§ Dataset extract:
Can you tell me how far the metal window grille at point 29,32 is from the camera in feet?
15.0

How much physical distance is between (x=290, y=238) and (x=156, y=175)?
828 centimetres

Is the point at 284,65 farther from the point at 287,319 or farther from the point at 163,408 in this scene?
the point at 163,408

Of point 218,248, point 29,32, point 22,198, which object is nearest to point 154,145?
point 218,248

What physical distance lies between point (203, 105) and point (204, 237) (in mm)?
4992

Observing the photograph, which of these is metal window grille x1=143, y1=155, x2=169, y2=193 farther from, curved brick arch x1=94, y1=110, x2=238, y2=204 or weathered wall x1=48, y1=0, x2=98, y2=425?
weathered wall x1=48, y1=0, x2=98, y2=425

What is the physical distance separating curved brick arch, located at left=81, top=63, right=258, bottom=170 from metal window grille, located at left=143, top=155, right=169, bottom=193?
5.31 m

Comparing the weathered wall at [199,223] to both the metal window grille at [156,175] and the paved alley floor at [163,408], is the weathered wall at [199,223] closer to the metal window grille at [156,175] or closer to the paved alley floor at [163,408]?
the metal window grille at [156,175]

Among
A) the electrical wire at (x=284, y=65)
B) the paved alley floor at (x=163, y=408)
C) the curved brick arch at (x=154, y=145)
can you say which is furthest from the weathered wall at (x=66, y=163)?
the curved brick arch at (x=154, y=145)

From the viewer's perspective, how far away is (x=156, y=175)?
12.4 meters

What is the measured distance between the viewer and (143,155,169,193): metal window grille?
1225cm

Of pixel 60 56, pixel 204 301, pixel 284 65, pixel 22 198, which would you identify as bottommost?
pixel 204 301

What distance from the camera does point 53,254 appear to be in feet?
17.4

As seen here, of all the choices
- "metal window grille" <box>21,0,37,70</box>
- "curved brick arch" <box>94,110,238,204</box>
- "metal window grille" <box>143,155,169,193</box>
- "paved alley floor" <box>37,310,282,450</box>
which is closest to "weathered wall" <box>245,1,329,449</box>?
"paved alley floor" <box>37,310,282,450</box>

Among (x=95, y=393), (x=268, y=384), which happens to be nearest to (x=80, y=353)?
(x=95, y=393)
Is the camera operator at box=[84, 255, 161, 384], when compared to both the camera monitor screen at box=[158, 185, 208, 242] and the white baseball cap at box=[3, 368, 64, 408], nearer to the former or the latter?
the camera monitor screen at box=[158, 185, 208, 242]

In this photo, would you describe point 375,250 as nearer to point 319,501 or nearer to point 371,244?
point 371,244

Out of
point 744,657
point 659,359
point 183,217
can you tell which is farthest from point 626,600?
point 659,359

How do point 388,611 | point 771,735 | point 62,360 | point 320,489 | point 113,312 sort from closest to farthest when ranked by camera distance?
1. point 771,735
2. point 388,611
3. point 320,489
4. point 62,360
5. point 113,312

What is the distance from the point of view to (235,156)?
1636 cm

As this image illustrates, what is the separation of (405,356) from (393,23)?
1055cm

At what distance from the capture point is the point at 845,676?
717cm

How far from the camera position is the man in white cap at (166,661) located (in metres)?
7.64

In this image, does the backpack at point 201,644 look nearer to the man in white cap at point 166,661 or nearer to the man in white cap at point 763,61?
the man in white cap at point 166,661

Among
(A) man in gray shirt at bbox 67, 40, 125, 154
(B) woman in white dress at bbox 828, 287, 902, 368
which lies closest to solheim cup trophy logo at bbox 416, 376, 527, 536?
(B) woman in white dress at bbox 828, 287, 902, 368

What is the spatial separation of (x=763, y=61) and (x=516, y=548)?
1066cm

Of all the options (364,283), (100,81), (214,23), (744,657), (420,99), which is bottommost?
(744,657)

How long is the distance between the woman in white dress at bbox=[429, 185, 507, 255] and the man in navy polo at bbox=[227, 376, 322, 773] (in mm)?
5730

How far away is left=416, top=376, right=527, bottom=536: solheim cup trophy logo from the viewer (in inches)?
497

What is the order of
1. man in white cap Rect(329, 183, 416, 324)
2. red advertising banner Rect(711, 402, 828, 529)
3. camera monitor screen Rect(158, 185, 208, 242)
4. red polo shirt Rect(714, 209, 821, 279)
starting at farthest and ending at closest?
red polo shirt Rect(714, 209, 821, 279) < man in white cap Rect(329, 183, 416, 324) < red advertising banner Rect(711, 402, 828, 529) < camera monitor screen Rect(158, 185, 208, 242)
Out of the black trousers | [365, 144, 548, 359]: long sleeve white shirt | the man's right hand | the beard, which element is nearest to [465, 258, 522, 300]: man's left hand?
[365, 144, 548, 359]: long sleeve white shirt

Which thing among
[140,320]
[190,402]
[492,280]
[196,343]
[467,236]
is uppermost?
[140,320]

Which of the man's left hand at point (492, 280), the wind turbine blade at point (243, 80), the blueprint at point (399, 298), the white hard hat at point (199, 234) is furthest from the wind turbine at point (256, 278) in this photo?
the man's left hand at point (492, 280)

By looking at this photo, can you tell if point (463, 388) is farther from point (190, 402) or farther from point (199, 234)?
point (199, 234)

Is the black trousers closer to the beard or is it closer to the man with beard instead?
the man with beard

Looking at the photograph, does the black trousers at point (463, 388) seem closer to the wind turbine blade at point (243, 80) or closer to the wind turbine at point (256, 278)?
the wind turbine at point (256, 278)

§ Problem:
Reproduce the data, keeping every line exactly the same.

§ Exercise result:
Can you tell me how far the metal window grille at point 29,32 is from the camera in feet?
15.0

How much physical distance is between (x=290, y=238) and (x=156, y=175)?
828 centimetres

Is the point at 284,65 farther from the point at 287,319 or farther from the point at 163,408 in this scene?
the point at 163,408

Of point 218,248, point 29,32, point 22,198, which object is nearest to point 154,145?
point 218,248

What physical distance lies between point (203, 105) and point (204, 237) (in mm)?
4992

Observing the photograph, which of these is metal window grille x1=143, y1=155, x2=169, y2=193 farther from, curved brick arch x1=94, y1=110, x2=238, y2=204 or weathered wall x1=48, y1=0, x2=98, y2=425?
weathered wall x1=48, y1=0, x2=98, y2=425

What is the physical distance separating curved brick arch, located at left=81, top=63, right=258, bottom=170 from metal window grille, located at left=143, top=155, right=169, bottom=193?
5.31 m

Comparing the weathered wall at [199,223] to both the metal window grille at [156,175] and the paved alley floor at [163,408], is the weathered wall at [199,223] closer to the metal window grille at [156,175] or closer to the paved alley floor at [163,408]?
the metal window grille at [156,175]

Among
A) the electrical wire at (x=284, y=65)
B) the paved alley floor at (x=163, y=408)
C) the curved brick arch at (x=154, y=145)
can you say which is furthest from the weathered wall at (x=66, y=163)?
the curved brick arch at (x=154, y=145)

From the viewer's perspective, how far away is (x=156, y=175)?
12.4 meters

What is the measured distance between the viewer and (143,155,169,193): metal window grille?
1225cm

Of pixel 60 56, pixel 204 301, pixel 284 65, pixel 22 198, which would you identify as bottommost?
pixel 204 301

What distance from the camera does point 53,254 appear to be in feet?
17.4

As seen here, of all the choices
- "metal window grille" <box>21,0,37,70</box>
- "curved brick arch" <box>94,110,238,204</box>
- "metal window grille" <box>143,155,169,193</box>
- "paved alley floor" <box>37,310,282,450</box>
which is closest to "weathered wall" <box>245,1,329,449</box>?
"paved alley floor" <box>37,310,282,450</box>

Among (x=95, y=393), (x=268, y=384), which happens to be nearest to (x=80, y=353)?
(x=95, y=393)
Is the camera operator at box=[84, 255, 161, 384], when compared to both the camera monitor screen at box=[158, 185, 208, 242] and the white baseball cap at box=[3, 368, 64, 408], nearer to the former or the latter?
the camera monitor screen at box=[158, 185, 208, 242]

In this photo, would you describe point 375,250 as nearer to point 319,501 or nearer to point 371,244?
point 371,244

Out of
point 744,657
point 659,359
point 183,217
can you tell which is farthest from point 626,600?
point 659,359

How do point 388,611 | point 771,735 | point 62,360 | point 320,489 | point 113,312 sort from closest to farthest when ranked by camera distance?
1. point 771,735
2. point 388,611
3. point 320,489
4. point 62,360
5. point 113,312

What is the distance from the point of view to (235,156)?
1636 cm

As this image illustrates, what is the separation of (405,356) from (393,23)?
1055cm

At what distance from the capture point is the point at 845,676?
717cm

How far from the camera position is the man in white cap at (166,661) located (in metres)?
7.64

In this image, does the backpack at point 201,644 look nearer to the man in white cap at point 166,661 or nearer to the man in white cap at point 763,61?
the man in white cap at point 166,661

Among
(A) man in gray shirt at bbox 67, 40, 125, 154
(B) woman in white dress at bbox 828, 287, 902, 368
which lies closest to solheim cup trophy logo at bbox 416, 376, 527, 536?
(B) woman in white dress at bbox 828, 287, 902, 368

What is the spatial separation of (x=763, y=61) and (x=516, y=548)?
1066cm

Of all the options (364,283), (100,81), (214,23), (744,657), (420,99), which is bottommost?
(744,657)

How long is the distance between the woman in white dress at bbox=[429, 185, 507, 255] and the man in navy polo at bbox=[227, 376, 322, 773] (in mm)?
5730

How far away is left=416, top=376, right=527, bottom=536: solheim cup trophy logo from the viewer (in inches)?
497

What is the order of
1. man in white cap Rect(329, 183, 416, 324)
2. red advertising banner Rect(711, 402, 828, 529)
3. camera monitor screen Rect(158, 185, 208, 242)
4. red polo shirt Rect(714, 209, 821, 279)
starting at farthest and ending at closest?
red polo shirt Rect(714, 209, 821, 279) < man in white cap Rect(329, 183, 416, 324) < red advertising banner Rect(711, 402, 828, 529) < camera monitor screen Rect(158, 185, 208, 242)
Out of the black trousers | [365, 144, 548, 359]: long sleeve white shirt | the man's right hand | the beard, which element is nearest to [465, 258, 522, 300]: man's left hand?
[365, 144, 548, 359]: long sleeve white shirt

Which thing among
[140,320]
[190,402]
[492,280]
[196,343]
[467,236]
is uppermost?
[140,320]

Which of the man's left hand at point (492, 280), the wind turbine blade at point (243, 80), the blueprint at point (399, 298), the white hard hat at point (199, 234) is furthest from the wind turbine at point (256, 278) in this photo?
the man's left hand at point (492, 280)

By looking at this photo, can you tell if point (463, 388) is farther from point (190, 402) or farther from point (199, 234)?
point (199, 234)

Is the black trousers closer to the beard or is it closer to the man with beard instead?
the man with beard

Looking at the photograph, does the black trousers at point (463, 388) seem closer to the wind turbine blade at point (243, 80) or closer to the wind turbine at point (256, 278)?
the wind turbine at point (256, 278)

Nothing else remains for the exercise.